After all, while it's fine and dandy to champion the rights of the working underclass, there are also questions of personal culpability. The Net industry sure stinks sometimes -- I've personally experienced some of the horrors of insane deadline pressure, long hours, bad management and lousy pay -- but doesn't every industry? After a while, you just want to slap some of these people and demand that they stop whining and pull it together, man. The person who stays at a miserable night-shift job patrolling chat rooms in an industry that currently boasts a cornucopia of job opportunities is at least partially responsible for his own situation. You may not make a fortune, but there's got to be a better job out there somewhere.

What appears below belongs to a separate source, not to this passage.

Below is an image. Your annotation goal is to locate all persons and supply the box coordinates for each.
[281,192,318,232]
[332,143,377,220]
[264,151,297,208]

Lessard and Baldwin do recognize this in their afterword, noting that "NetSlaves are partially responsible for the hells they've put themselves in," thanks in part to lackluster screening of potential employers. And, to their credit, their book seems to be motivated less by animosity toward the Net -- after all, the authors now make their living by writing for Web sites -- than by a desire to deflate the Internet hype balloon that has ignorant kids rushing towards potentially disappointing careers in high-tech. Any book that informs people that, gosh, the Net might not make you into the next Marc Andreessen is worthy of the shelf space awaiting it in the Canon of Net Literature.
But perhaps the finest, and truest, moment of the book comes in the final page, where Lessard and Baldwin let their bitter black colors fly high. It's been a long time since I read such a disillusioned rant as this in print: "Technology has changed, but human nature hasn't. Whether it's the Gold Rush of 1848 or the Web Rush of 1999, people are people. More often than not, they're miserable, nasty, selfish creatures, driven by vanity and greed, doing whatever they can to get ahead, even if it means stepping on the person next to them, crushing the weak, and destroying themselves in the process."
That's right. Now -- crack! -- back to your desks, boys.